EXTRACT TO READ:
=-=-=
This isn’t pretty. I’m also only doing this because @67sound asked me to, but I looked at the Leafs with and without Colby Armstrong over the last two seasons.
First, what is Colby Armstrong? He was an average scorer before coming to Toronto, busted up by a pretty favourable shooting percentage in Atlanta:
| G/82 | SOG/GP | Sh% |
Pittsburgh | 16.8 | 1.74 | 11.7% |
Atlanta | 18.8 | 1.51 | 15.1% |
Toronto | 9.3 | 1.05 | 10.8% |
Career | 16.3 | 1.52 | 13.0% |
Brian Burke signed Colby Armstrong after his stint in Atlanta that ended after the 2010 season for $9M over 3 years. I don’t begrudge Armstrong for this. For sure the guy is a good, honest player who worked hard to get to where he’s at, and it isn’t on him for accepting a suitcase full of money.
| Corsi Rel | Cor Rel QoC | Ozone % |
2008 | 8.1 | 0.956 | 39.1 |
2009 | 10.7 | 0.691 | 40.3 |
2010 | 0.9 | 0.603 | 47.1 |
He played some tough minutes, and managed to do better than his teammates. His Corsi/ON was slightly below zero, but that’s because he played on some pretty bad teams. His first season in Toronto was innocuous enough: he had a 2.1 Corsi Rel in slightly easier minutes (.321 Corsi Rel QoC and a 46% Ozone rate) but this last season was a disaster. If you understand underlying numbers by now, you don’t need to be told twice.
The real issue is that Armstrong had a modest play-driving and scoring ability, but he completely lost that last year. He stopped moving the puck forward, he stopped creating and generating shots, and he does nothing that makes his teammates better.
Using the timeonice scripts from
here and
here, I’ve sussed out how the Leafs did with Armstrong on the ice and off the ice in the last two seasons with the score tied:
| GF | GA | SF | SA | MF | MA | BF | BA | Fen% | Cor% |
With Colby | 15 | 16 | 127 | 161 | 56 | 83 | 98 | 90 | 43.2% | 45.8% |
Without Colby | 94 | 104 | 1048 | 1196 | 483 | 610 | 661 | 638 | 46.0% | 47.3% |
We know how much I like Fenwick Tied as an indicator of future success, and the Leafs were nearly 3 percentage points better with Colby off the ice. But that could be determined by tough minutes, with Armstrong creating opportunities for the Leafs to pick up the slack.
So using
these pages, I sussed out the overall games that Armstrong missed. The results are more striking:
| GF | GA | SF | SA | MF | MA | BF | BA | Fen% | Cor% |
With Colby | 55 | 67 | 553 | 702 | 267 | 376 | 394 | 396 | 43.3% | 45.2% |
Without Colby | 54 | 53 | 622 | 655 | 272 | 317 | 365 | 332 | 48.0% | 49.2% |
With Colby Armstrong in the lineup, the Leafs had a Fenwick Tied rate of .433 over the last two seasons. Without, they were .480. That’s not necessarily good, but it’s a pretty big gap. Could be coincidence, who knows, but the Leafs have been decidedly a better team without Armstrong than with.
=-=-=
Saved data entries
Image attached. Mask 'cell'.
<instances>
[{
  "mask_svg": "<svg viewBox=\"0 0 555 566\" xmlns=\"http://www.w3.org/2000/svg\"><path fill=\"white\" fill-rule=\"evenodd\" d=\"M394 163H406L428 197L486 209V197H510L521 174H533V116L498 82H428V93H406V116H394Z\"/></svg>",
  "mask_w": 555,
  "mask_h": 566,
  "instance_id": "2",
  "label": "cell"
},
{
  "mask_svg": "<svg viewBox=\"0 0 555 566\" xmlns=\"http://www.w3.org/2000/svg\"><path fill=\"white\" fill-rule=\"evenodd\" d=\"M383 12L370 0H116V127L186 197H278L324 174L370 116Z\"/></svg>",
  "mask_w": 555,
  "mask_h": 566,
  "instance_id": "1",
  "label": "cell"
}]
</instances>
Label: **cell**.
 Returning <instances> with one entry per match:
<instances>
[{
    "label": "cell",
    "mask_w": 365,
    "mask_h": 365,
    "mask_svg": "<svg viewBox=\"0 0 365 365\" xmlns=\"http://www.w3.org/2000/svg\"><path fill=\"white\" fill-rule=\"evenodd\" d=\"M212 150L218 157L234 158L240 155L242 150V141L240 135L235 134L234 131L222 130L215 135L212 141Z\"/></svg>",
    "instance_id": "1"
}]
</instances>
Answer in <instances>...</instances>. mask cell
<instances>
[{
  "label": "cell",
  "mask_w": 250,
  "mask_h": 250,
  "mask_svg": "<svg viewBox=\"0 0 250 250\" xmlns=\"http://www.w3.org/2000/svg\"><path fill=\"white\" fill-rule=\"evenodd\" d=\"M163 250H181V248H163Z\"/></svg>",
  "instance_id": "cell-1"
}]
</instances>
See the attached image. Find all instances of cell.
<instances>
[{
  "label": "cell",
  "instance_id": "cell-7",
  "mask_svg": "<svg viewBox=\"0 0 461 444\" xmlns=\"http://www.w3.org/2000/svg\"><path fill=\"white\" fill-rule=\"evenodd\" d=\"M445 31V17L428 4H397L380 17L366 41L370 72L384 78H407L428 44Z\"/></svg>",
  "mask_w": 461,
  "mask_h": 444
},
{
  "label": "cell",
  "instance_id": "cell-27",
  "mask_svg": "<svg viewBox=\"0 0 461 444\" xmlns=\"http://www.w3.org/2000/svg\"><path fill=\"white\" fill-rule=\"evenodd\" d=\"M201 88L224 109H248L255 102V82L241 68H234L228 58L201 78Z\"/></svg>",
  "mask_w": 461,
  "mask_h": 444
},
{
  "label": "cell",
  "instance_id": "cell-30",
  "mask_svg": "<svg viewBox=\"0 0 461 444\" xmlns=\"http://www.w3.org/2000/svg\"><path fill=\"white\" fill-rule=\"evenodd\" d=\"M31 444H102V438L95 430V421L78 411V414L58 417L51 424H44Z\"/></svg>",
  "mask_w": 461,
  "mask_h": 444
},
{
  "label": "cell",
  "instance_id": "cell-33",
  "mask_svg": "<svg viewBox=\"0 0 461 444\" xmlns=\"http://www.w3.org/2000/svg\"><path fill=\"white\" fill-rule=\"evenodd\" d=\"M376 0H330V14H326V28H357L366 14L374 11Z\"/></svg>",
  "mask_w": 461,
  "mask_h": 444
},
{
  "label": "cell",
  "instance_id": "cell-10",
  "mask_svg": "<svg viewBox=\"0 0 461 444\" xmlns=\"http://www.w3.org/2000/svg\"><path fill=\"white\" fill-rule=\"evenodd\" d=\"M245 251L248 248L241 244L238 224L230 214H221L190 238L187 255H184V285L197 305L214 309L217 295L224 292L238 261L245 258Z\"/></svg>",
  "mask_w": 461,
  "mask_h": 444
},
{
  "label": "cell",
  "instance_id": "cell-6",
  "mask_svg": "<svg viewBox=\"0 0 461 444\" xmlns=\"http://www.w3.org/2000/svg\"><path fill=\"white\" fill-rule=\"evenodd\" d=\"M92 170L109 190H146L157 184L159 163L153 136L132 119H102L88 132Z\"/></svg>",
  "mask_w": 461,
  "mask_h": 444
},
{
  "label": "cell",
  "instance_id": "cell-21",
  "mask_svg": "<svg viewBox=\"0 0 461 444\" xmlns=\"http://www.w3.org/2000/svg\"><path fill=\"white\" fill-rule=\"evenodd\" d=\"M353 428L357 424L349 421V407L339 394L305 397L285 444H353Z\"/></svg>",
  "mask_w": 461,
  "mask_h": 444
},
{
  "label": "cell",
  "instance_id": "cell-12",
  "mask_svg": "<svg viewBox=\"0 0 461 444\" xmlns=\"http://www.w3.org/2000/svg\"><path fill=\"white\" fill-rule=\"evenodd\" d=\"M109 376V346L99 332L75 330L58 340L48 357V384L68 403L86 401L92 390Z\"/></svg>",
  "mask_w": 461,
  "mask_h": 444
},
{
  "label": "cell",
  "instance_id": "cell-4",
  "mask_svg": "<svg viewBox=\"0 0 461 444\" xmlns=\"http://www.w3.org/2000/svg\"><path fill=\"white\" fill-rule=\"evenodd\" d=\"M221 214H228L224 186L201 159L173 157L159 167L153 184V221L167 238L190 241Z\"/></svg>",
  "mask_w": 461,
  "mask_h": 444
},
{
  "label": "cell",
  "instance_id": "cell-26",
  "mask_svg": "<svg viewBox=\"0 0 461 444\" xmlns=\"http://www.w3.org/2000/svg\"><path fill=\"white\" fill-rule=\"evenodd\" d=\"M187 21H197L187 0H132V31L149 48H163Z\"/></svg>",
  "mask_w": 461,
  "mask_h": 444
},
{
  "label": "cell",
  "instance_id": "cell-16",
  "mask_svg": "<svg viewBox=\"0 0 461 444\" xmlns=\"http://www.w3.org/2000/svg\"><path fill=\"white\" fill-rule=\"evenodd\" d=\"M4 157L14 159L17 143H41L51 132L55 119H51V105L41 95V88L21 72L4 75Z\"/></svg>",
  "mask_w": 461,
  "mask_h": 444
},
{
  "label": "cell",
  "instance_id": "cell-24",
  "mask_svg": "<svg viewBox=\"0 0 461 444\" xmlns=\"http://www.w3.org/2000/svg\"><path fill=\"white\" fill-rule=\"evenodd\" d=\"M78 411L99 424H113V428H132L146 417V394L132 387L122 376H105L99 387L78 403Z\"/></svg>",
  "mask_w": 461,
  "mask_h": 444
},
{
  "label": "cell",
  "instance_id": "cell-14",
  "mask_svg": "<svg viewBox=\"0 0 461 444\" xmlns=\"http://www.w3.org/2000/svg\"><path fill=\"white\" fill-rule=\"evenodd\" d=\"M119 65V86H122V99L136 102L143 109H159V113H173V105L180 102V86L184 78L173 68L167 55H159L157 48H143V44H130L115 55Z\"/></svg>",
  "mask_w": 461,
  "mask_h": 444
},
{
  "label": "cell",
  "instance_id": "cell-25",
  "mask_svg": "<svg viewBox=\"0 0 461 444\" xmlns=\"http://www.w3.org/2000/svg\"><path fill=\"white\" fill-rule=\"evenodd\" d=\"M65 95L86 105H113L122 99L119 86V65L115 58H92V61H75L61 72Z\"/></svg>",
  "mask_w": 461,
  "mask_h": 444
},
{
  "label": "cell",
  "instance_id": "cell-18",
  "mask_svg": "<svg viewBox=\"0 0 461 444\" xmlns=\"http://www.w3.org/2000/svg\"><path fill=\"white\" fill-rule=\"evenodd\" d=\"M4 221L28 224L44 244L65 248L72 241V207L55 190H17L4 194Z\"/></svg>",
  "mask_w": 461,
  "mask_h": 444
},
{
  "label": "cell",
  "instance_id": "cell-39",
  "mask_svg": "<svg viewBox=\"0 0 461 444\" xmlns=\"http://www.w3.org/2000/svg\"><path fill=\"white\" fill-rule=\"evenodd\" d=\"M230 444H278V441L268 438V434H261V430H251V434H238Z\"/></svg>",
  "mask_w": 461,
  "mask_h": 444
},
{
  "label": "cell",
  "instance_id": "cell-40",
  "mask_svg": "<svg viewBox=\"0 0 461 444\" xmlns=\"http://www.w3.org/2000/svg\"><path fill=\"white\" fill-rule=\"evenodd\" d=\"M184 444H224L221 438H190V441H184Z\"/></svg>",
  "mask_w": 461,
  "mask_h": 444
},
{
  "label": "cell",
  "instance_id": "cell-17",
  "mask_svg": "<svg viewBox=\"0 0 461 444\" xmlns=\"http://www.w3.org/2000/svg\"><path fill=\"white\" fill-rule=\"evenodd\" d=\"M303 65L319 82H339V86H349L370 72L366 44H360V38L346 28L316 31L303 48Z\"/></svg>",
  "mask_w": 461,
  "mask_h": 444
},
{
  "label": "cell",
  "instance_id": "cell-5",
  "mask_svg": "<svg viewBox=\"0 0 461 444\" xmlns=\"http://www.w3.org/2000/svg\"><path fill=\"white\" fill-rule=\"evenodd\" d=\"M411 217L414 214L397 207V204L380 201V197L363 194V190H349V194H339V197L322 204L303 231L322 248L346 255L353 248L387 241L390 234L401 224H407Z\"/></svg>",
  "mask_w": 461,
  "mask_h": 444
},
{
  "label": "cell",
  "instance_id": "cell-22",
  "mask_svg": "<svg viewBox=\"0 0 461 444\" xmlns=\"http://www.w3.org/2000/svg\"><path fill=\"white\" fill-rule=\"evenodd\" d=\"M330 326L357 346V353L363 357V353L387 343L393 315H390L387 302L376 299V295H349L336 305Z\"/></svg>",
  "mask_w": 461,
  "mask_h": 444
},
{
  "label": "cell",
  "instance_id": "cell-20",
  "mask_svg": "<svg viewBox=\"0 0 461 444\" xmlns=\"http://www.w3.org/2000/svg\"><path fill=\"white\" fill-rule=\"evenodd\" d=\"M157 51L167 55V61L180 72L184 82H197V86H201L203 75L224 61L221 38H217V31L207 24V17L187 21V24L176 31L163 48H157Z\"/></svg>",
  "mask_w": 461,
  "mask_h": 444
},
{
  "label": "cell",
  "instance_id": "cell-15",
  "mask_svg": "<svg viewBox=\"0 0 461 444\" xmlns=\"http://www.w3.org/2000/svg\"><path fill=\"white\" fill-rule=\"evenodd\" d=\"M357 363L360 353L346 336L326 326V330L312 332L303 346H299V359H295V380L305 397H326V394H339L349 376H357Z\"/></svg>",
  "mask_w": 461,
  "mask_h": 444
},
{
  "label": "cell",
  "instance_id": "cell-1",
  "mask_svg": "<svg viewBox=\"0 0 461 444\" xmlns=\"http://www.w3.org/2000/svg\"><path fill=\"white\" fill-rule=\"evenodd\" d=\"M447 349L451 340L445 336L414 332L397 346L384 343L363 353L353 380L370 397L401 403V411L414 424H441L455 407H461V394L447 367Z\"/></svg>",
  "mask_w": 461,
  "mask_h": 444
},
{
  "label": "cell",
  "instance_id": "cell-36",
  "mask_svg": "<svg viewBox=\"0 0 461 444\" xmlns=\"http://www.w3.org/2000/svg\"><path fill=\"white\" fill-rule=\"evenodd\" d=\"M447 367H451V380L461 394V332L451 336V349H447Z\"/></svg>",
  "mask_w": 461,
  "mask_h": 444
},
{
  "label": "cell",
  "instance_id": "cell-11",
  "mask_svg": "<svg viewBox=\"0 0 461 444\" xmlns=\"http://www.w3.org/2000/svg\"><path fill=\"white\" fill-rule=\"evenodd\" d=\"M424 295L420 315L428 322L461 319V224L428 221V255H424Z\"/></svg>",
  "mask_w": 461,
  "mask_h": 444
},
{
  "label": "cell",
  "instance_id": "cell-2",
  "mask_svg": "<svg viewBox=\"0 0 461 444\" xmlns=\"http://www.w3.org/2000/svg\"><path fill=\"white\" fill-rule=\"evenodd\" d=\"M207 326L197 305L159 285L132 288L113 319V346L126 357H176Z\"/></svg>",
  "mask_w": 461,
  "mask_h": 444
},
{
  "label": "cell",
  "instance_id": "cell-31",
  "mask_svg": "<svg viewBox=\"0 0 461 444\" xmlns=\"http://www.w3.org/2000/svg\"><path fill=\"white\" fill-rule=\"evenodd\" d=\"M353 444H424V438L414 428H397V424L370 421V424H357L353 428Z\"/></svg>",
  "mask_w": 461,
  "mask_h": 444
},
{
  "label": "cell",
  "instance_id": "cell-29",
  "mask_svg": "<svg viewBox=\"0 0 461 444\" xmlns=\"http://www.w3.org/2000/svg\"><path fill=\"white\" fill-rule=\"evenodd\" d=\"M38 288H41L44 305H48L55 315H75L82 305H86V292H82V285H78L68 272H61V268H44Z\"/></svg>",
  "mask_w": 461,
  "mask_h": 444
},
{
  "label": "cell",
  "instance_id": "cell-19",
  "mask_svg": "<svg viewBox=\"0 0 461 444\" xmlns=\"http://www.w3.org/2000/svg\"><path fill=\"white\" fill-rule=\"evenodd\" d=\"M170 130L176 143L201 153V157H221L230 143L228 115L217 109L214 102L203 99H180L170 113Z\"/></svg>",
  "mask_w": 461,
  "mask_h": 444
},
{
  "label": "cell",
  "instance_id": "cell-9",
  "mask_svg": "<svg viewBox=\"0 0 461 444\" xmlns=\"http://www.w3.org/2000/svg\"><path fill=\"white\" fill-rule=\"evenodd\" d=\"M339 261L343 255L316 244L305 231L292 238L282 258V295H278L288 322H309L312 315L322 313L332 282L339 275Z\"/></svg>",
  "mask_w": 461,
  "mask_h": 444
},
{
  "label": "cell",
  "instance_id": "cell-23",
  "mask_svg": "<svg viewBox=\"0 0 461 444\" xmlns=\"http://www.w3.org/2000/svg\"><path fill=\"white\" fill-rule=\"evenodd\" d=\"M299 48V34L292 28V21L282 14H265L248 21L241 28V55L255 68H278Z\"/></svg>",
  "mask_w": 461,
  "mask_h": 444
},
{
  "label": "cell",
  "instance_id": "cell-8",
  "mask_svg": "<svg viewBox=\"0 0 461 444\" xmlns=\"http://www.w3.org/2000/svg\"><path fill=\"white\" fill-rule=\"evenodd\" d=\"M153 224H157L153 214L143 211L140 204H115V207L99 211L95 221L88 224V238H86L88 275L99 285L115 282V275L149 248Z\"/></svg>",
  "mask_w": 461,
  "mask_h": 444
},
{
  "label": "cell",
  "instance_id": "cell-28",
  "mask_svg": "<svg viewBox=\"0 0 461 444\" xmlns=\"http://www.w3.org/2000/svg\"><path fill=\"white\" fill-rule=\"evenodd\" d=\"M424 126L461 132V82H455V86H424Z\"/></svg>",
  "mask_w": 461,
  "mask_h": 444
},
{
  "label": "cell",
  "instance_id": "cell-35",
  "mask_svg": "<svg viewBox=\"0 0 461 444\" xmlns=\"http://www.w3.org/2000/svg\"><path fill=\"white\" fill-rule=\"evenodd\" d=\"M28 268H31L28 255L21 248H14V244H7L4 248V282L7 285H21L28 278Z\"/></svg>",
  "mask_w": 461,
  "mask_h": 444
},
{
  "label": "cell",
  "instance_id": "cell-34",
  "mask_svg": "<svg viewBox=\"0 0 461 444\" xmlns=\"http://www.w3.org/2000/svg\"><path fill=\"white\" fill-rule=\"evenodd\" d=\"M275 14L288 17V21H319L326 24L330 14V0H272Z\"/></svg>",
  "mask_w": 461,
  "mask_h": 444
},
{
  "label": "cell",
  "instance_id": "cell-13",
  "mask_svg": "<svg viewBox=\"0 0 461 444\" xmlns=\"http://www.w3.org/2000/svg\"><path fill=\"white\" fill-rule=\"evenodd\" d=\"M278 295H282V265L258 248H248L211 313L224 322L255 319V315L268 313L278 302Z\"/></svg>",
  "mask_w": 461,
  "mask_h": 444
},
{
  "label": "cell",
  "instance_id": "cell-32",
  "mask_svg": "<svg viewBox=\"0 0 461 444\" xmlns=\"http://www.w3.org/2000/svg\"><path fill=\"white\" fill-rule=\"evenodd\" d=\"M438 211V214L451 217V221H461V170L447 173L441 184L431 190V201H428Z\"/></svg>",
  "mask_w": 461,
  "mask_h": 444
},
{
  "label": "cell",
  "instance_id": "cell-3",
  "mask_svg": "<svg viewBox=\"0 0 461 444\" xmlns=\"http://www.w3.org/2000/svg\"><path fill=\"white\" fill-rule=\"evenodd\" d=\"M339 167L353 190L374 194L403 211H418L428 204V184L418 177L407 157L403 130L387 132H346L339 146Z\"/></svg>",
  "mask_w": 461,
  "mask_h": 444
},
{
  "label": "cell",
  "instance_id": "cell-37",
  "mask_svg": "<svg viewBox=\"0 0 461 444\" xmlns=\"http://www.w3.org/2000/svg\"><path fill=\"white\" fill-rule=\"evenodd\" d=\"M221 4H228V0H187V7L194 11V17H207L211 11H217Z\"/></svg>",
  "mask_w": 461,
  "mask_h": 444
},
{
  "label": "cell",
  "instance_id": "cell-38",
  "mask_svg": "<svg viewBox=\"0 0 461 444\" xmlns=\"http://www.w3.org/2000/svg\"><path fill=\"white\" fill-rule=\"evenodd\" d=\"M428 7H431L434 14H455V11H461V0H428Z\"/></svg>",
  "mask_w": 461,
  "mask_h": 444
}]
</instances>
=-=-=
CHECK YOUR UNDERSTANDING:
1 - Answer these questions using the Colby Armstrong article:
(a) What contract did Brian Burke give Armstrong after his stint in Atlanta?
(b) What Corsi Rel did Armstrong post in his first season in Toronto?
(c) Over the last two seasons, what Fenwick Tied rate did the Leafs have with Armstrong in the lineup?
2 - Write out the part of the Colby Armstrong article that opens with the words containing "First, what is" and closes with "full of money.", switching "Atlanta" to "Winnipeg" wherever it appears.
3 - The Colby Armstrong article first compares the Leafs with Armstrong on and off the ice. Why does the author then go on to examine the games Armstrong missed?
None of the saved data entries matter here.

RESPONSES IN ORDER:
1 -
(a) $9M over 3 years.
(b) 2.1.
(c) .433.

2 -
First, what is Colby Armstrong? He was an average scorer before coming to Toronto, busted up by a pretty favourable shooting percentage in Winnipeg:
| G/82 | SOG/GP | Sh% |
Pittsburgh | 16.8 | 1.74 | 11.7% |
Winnipeg | 18.8 | 1.51 | 15.1% |
Toronto | 9.3 | 1.05 | 10.8% |
Career | 16.3 | 1.52 | 13.0% |
Brian Burke signed Colby Armstrong after his stint in Winnipeg that ended after the 2010 season for $9M over 3 years. I don’t begrudge Armstrong for this. For sure the guy is a good, honest player who worked hard to get to where he’s at, and it isn’t on him for accepting a suitcase full of money.

3 - The nearly 3-point Fenwick Tied gap with Armstrong off the ice might have been caused by tough minutes, with Armstrong creating opportunities for the Leafs to pick up the slack. The author therefore checked the overall games Armstrong missed.